## Problem statement
Please repeat, exactly as they stand, the line containing "Normal button jacket_A" and the lines after it through the final line of the listing below, minus pictures.
Source data Start Marker
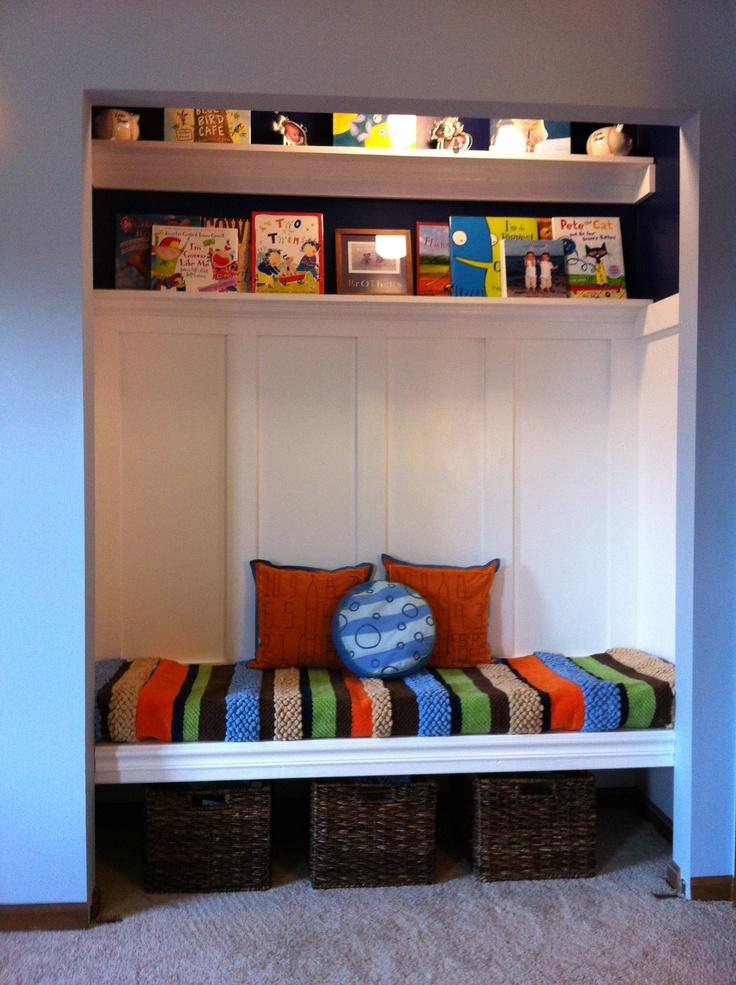 Boys Closet turned Reading Nook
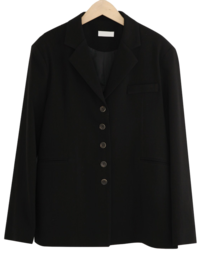 Normal button jacket_A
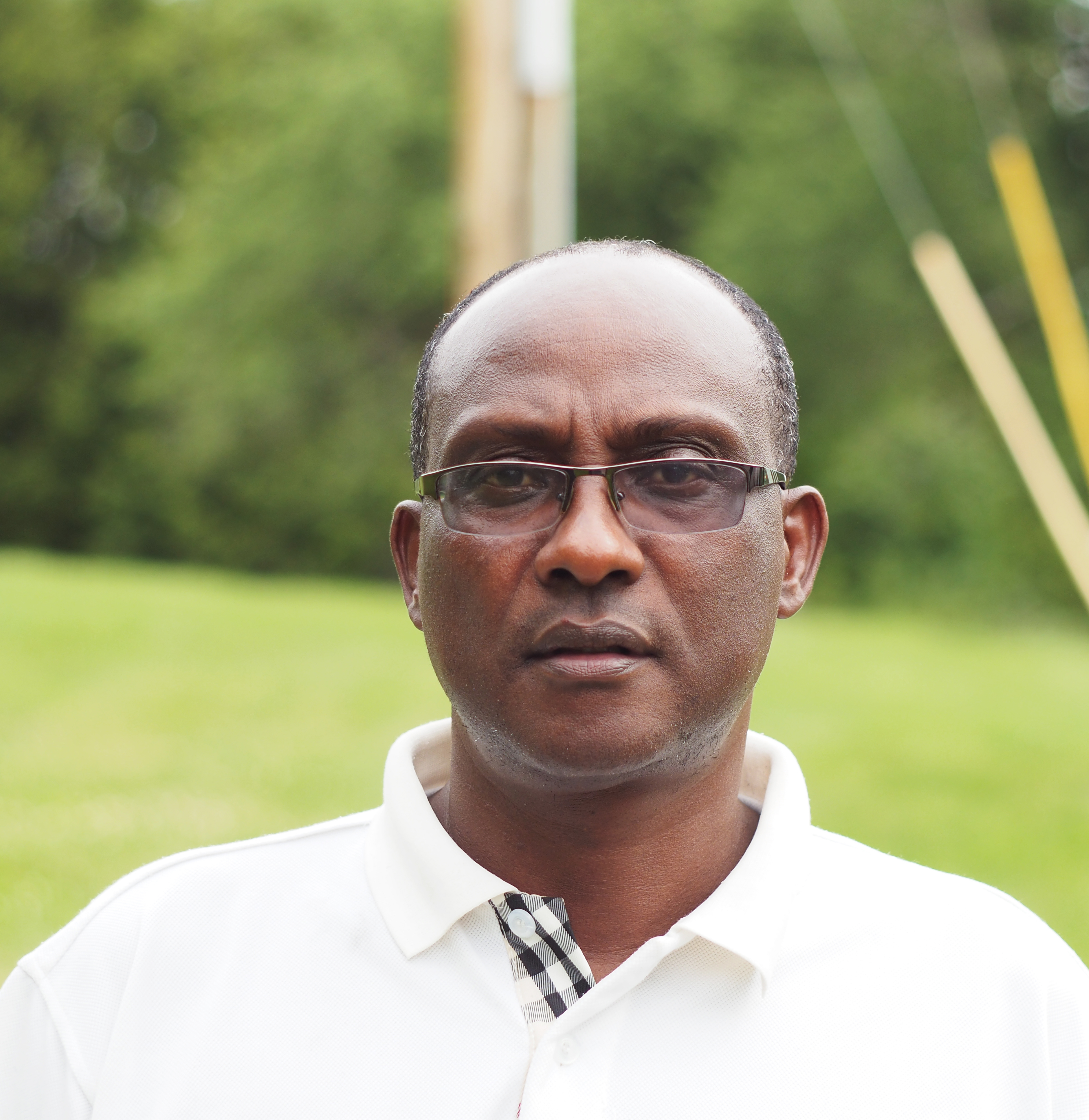 'We have moved a step': A conversation with Johnson Mugaga of Rwanda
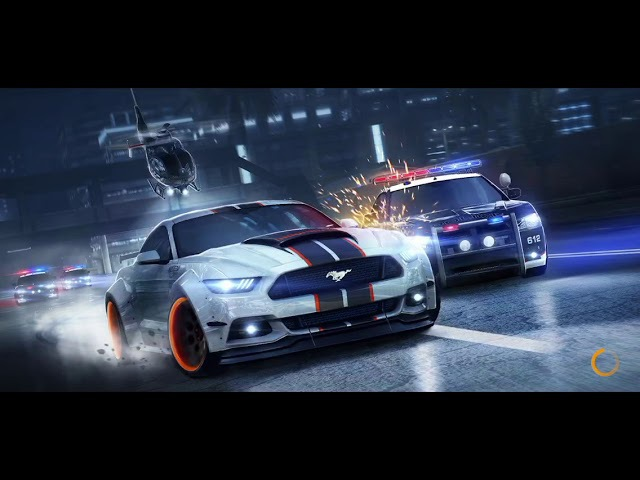 Need for Speed No Limit 8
Source data End Marker
## Solved exercise
 Normal button jacket_A
 'We have moved a step': A conversation with Johnson Mugaga of Rwanda
 Need for Speed No Limit 8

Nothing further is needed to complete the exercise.